• SOURCE DOCUMENT
────────────────────
(DM Reconst.) Ch.2 Variational Perspective - From VAEs to DDPM

Diffusion Model Conceptual Reconstruction following The Principles of Diffusion Models

Hozy Summary

VAE (Naive Autoencoder $\rightarrow$ VAE $\rightarrow$ Gaussian VAE) cannot resolve the blurriness issue due to the averaging effect.
HVAE enables more expressive power with the progressive structure (deep, layered hierachical network).
- Still, HVAE causes the posterior collapse problem if the layers get too deep.
  - i.e. Loss of control in generation.
DDPM
- resembles…
  - the encoder-decoder structure of the VAEs, with forward–reveres structure
  - the deep layered structure of HVAE employing the timestep $t$
- but
  - has the fixed encoder (not the target of learning)
  - has no per-level KL terms
    - instead well conditioned denoising subproblems from large to small noise
  - yields stable optimization
  - has high sample quality while preserving a coarse-to-fine hierarcy over time (noise)
- yet
  - has slow sampling speed for accuracy

2.1 Variational Autoencoder (VAE)

hozy review on Kingma et al.

Model) Naive Autoencoder

Structure)
- Original Data $\rightarrow$ Encoder $\rightarrow$ Latent $\rightarrow$ Decoder $\rightarrow$ Reconstructed Data
Training)
- Minimzie the reconstruction error between original input and reconsturction.
Drawback)
- Unstructured latent space
  - i.e.) Latent codes produce meaningless outputs.
  - Sol.) VAE

Model) Variational Autoencoder

Kingma et al. 2013

Structure)
- Decoder (Generator)
  - Settings)
────────────────────
• RECORDED INFORMATION
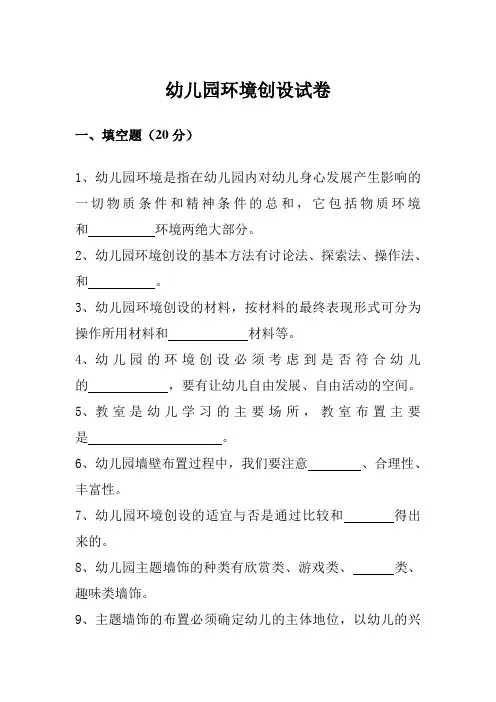 幼儿园环境创设试卷

一、填空题（20 分）

1、幼儿园环境是指在幼儿园内对幼儿身心发展产生影响的一切物质条件和精神条件的总和，它包括物质环境和__________环境两绝大部分。

2、幼儿园环境创设的基本方法有讨论法、探索法、操作法、和__________。

3、幼儿园环境创设的材料，按材料的最终表现形式可分为操作所用材料和____________材料等。

4、幼儿园的环境创设必须考虑到是否符合幼儿的____________，要有让幼儿自由发展、自由活动的空间。

5、教室是幼儿学习的主要场所，教室布置主要是____________________。

6、幼儿园墙壁布置过程中，我们要注意________、合理性、丰富性。

7、幼儿园环境创设的适宜与否是通过比较和________得出来的。

8、幼儿园主题墙饰的种类有欣赏类、游戏类、______类、趣味类墙饰。

9、主题墙饰的布置必须确定幼儿的主体地位，以幼儿的兴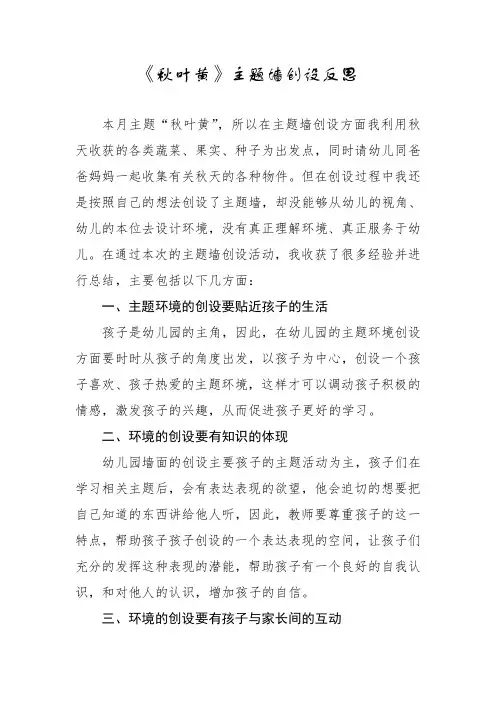 《秋叶黄》主题墙创设反思

本月主题“秋叶黄”，所以在主题墙创设方面我利用秋天收获的各类蔬菜、果实、种子为出发点，同时请幼儿同爸爸妈妈一起收集有关秋天的各种物件。但在创设过程中我还是按照自己的想法创设了主题墙，却没能够从幼儿的视角、幼儿的本位去设计环境，没有真正理解环境、真正服务于幼儿。在通过本次的主题墙创设活动，我收获了很多经验并进行总结，主要包括以下几方面：

一、主题环境的创设要贴近孩子的生活

孩子是幼儿园的主角，因此，在幼儿园的主题环境创设方面要时时从孩子的角度出发，以孩子为中心，创设一个孩子喜欢、孩子热爱的主题环境，这样才可以调动孩子积极的情感，激发孩子的兴趣，从而促进孩子更好的学习。

二、环境的创设要有知识的体现

幼儿园墙面的创设主要孩子的主题活动为主，孩子们在学习相关主题后，会有表达表现的欲望，他会迫切的想要把自己知道的东西讲给他人听，因此，教师要尊重孩子的这一特点，帮助孩子孩子创设的一个表达表现的空间，让孩子们充分的发挥这种表现的潜能，帮助孩子有一个良好的自我认识，和对他人的认识，增加孩子的自信。

三、环境的创设要有孩子与家长间的互动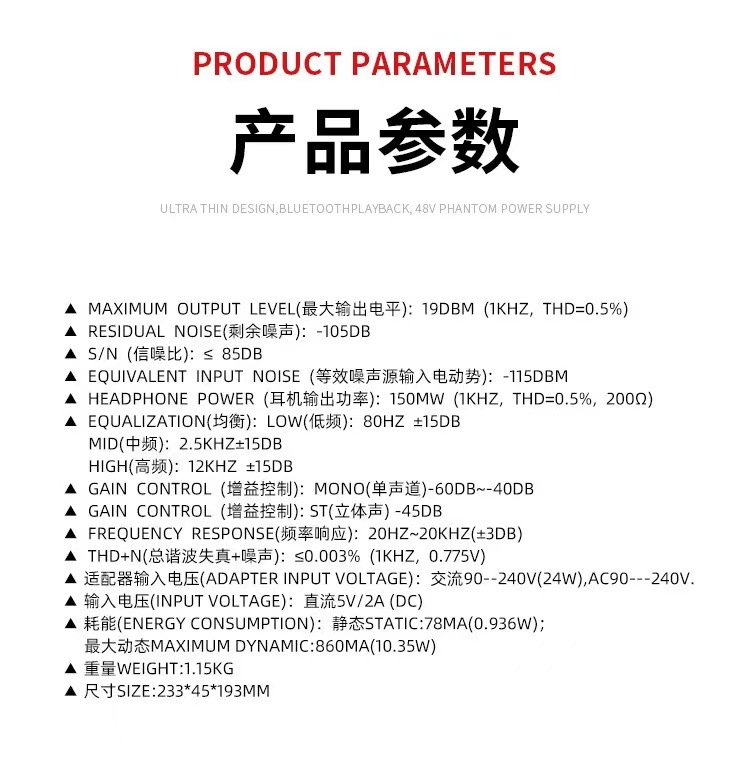 PRODUCT PARAMETERS

产品参数

ULTRA THIN DESIGN,BLUETOOTHPLAYBACK, 48V PHANTOM POWER SUPPLY

▲ MAXIMUM OUTPUT LEVEL(最大输出电平): 19DBM (1KHZ, THD=0.5%)
▲ RESIDUAL NOISE(剩余噪声): -105DB
▲ S/N (信噪比): ≤ 85DB
▲ EQUIVALENT INPUT NOISE (等效噪声源输入电动势): -115DBM
▲ HEADPHONE POWER (耳机输出功率): 150MW (1KHZ, THD=0.5%, 200Ω)
▲ EQUALIZATION(均衡): LOW(低频): 80HZ ±15DB
MID(中频): 2.5KHZ±15DB
HIGH(高频): 12KHZ ±15DB
▲ GAIN CONTROL (增益控制): MONO(单声道)-60DB~-40DB
▲ GAIN CONTROL (增益控制): ST(立体声) -45DB
▲ FREQUENCY RESPONSE(频率响应): 20HZ~20KHZ(±3DB)
▲ THD+N(总谐波失真+噪声): ≤0.003% (1KHZ, 0.775V)
▲ 适配器输入电压(ADAPTER INPUT VOLTAGE): 交流90--240V(24W),AC90---240V.
▲ 输入电压(INPUT VOLTAGE): 直流5V/2A (DC)
▲ 耗能(ENERGY CONSUMPTION): 静态STATIC:78MA(0.936W);
最大动态MAXIMUM DYNAMIC:860MA(10.35W)
▲ 重量WEIGHT:1.15KG
▲ 尺寸SIZE:233*45*193MM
────────────────────
• EXERCISE SET
**A.** Answer these questions using the diffusion-model notes:
(i) What problem does HVAE cause if its layers get too deep?
(ii) What weakness of DDPM do the notes list after "yet"?
(iii) What drawback of the naive autoencoder is given?
**B.** Write the next part of the diffusion-model notes, picking up right after their final line.

• TASK ANSWERS
**A.**
(i) The posterior collapse problem, meaning a loss of control in generation.
(ii) Slow sampling speed for accuracy.
(iii) An unstructured latent space, in which latent codes produce meaningless outputs.

**B.**
    - $\mathbf{x}$ : observed variable
    - $\mathbf{z}\sim p_{\text{prior}}$ : latent variable
      - where $p_{\text{prior}} := \mathcal{N}(\mathbf{0,I})$
  - Goal)
    - Map $\mathbf{z}$ back to data space.
    - Sample $\mathbf{z}\sim p_{\text{prior}}$ and decode into $\mathbf{x}\sim p_\phi(\mathbf{x\mid z})$.
  - Def.)
    - $p_\phi(\mathbf{x\mid z})$ : a decoder distribution
  - Marginal likelihood)
    - $p_\phi(\mathbf{x}) = \displaystyle\int p_\phi(\mathbf{x\mid z}) p(\mathbf{z}) \text{d}\mathbf{z}$
      - Problem)
        
        Integral over $\mathbf{z}$ is intractable!
        
        Sol.) Variational step
- Encoder (Inference Network)
  - Goal)
    - Given an observation $\mathbf{x}$, map to the latent code $\mathbf{z}$.
      - i.e.) $p_\phi(\mathbf{z\mid x})$
  - Problem)
    - $p_\phi(\mathbf{z\mid x})$ is intractable.
      - Why?)
        
        $p_\phi(\mathbf{z\mid x}) = \displaystyle\frac{p_\phi(\mathbf{x\mid z}) p(\mathbf{z})}{p_\phi(\mathbf{x})}\quad(\because\text{Bayes’ Rule})$
        
        $p_\phi(\mathbf{x})$ was intractable.
    - Sol.) Variational step.
Tech.)
- Variational Step
  - Goal.)
    - Find a encoder $q_\theta(\mathbf{z\mid x})$ s.t. $q_\theta(\mathbf{z\mid x}) \approx p_\phi(\mathbf{z\mid x})$
    - How?)
      - Parameterize with a neural network.
  - Optimization)
    - Minimize the ELBO loss.

Concept) Evidence Lower Bound (ELBO)

Props.)
- Reconstruction Term
  - Encourages accurate recovery of $\mathbf{x}$ from the latent $\mathbf{z}$.
  - With Gaussian VAE guarantees the reconstruction loss of an autoencoder.
  - (RISK) Optimizing this alone has risk of memorizing the training data!
- Latent Regularization (KL)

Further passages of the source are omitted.